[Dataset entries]
==*==
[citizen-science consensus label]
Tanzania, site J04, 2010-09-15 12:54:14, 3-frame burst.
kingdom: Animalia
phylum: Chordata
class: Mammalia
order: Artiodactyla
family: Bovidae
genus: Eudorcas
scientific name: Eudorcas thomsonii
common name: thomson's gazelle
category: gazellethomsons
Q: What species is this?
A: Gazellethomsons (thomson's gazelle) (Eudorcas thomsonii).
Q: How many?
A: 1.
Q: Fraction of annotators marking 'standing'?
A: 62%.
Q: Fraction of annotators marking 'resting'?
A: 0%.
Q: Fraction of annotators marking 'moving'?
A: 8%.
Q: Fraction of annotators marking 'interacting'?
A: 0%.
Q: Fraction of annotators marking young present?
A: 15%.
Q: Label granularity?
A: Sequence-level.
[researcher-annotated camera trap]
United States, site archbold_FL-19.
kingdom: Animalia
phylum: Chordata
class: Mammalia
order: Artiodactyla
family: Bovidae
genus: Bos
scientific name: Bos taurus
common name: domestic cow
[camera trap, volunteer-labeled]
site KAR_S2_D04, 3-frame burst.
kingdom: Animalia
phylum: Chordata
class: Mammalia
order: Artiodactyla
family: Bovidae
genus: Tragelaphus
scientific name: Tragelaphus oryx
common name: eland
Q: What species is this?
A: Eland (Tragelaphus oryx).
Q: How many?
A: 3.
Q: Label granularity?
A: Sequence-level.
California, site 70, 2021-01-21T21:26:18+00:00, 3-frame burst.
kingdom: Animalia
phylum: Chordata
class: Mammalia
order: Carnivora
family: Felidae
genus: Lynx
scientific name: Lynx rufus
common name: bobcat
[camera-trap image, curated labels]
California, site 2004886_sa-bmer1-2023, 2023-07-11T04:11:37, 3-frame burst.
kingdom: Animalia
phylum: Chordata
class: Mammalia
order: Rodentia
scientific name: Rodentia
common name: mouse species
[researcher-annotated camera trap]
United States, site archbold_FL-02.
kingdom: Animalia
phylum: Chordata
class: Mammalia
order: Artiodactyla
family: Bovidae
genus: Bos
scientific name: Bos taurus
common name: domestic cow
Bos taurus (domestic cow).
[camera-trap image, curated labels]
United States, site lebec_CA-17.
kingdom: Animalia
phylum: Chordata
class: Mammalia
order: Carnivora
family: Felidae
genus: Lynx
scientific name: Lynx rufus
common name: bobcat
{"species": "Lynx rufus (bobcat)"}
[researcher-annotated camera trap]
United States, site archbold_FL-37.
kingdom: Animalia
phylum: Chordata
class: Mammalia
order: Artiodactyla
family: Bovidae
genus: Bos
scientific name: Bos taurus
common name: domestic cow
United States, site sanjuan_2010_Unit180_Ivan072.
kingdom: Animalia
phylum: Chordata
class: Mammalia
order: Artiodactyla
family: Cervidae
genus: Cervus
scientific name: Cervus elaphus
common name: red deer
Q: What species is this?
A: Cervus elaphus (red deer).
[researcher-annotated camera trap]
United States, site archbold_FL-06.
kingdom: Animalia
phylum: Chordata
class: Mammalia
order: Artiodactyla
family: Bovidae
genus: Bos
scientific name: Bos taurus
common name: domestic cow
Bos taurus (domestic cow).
==*==
# TASK OBJECTIVE
What you give back should match the entries above exactly.

# WRITTEN SOLUTION
[citizen-science consensus label]
Tanzania, site J04, 2010-09-15 12:54:14, 3-frame burst.
kingdom: Animalia
phylum: Chordata
class: Mammalia
order: Artiodactyla
family: Bovidae
genus: Eudorcas
scientific name: Eudorcas thomsonii
common name: thomson's gazelle
category: gazellethomsons
Q: What species is this?
A: Gazellethomsons (thomson's gazelle) (Eudorcas thomsonii).
Q: How many?
A: 1.
Q: Fraction of annotators marking 'standing'?
A: 62%.
Q: Fraction of annotators marking 'resting'?
A: 0%.
Q: Fraction of annotators marking 'moving'?
A: 8%.
Q: Fraction of annotators marking 'interacting'?
A: 0%.
Q: Fraction of annotators marking young present?
A: 15%.
Q: Label granularity?
A: Sequence-level.
[researcher-annotated camera trap]
United States, site archbold_FL-19.
kingdom: Animalia
phylum: Chordata
class: Mammalia
order: Artiodactyla
family: Bovidae
genus: Bos
scientific name: Bos taurus
common name: domestic cow
[camera trap, volunteer-labeled]
site KAR_S2_D04, 3-frame burst.
kingdom: Animalia
phylum: Chordata
class: Mammalia
order: Artiodactyla
family: Bovidae
genus: Tragelaphus
scientific name: Tragelaphus oryx
common name: eland
Q: What species is this?
A: Eland (Tragelaphus oryx).
Q: How many?
A: 3.
Q: Label granularity?
A: Sequence-level.
California, site 70, 2021-01-21T21:26:18+00:00, 3-frame burst.
kingdom: Animalia
phylum: Chordata
class: Mammalia
order: Carnivora
family: Felidae
genus: Lynx
scientific name: Lynx rufus
common name: bobcat
[camera-trap image, curated labels]
California, site 2004886_sa-bmer1-2023, 2023-07-11T04:11:37, 3-frame burst.
kingdom: Animalia
phylum: Chordata
class: Mammalia
order: Rodentia
scientific name: Rodentia
common name: mouse species
[researcher-annotated camera trap]
United States, site archbold_FL-02.
kingdom: Animalia
phylum: Chordata
class: Mammalia
order: Artiodactyla
family: Bovidae
genus: Bos
scientific name: Bos taurus
common name: domestic cow
Bos taurus (domestic cow).
[camera-trap image, curated labels]
United States, site lebec_CA-17.
kingdom: Animalia
phylum: Chordata
class: Mammalia
order: Carnivora
family: Felidae
genus: Lynx
scientific name: Lynx rufus
common name: bobcat
{"species": "Lynx rufus (bobcat)"}
[researcher-annotated camera trap]
United States, site archbold_FL-37.
kingdom: Animalia
phylum: Chordata
class: Mammalia
order: Artiodactyla
family: Bovidae
genus: Bos
scientific name: Bos taurus
common name: domestic cow
United States, site sanjuan_2010_Unit180_Ivan072.
kingdom: Animalia
phylum: Chordata
class: Mammalia
order: Artiodactyla
family: Cervidae
genus: Cervus
scientific name: Cervus elaphus
common name: red deer
Q: What species is this?
A: Cervus elaphus (red deer).
[researcher-annotated camera trap]
United States, site archbold_FL-06.
kingdom: Animalia
phylum: Chordata
class: Mammalia
order: Artiodactyla
family: Bovidae
genus: Bos
scientific name: Bos taurus
common name: domestic cow
Bos taurus (domestic cow).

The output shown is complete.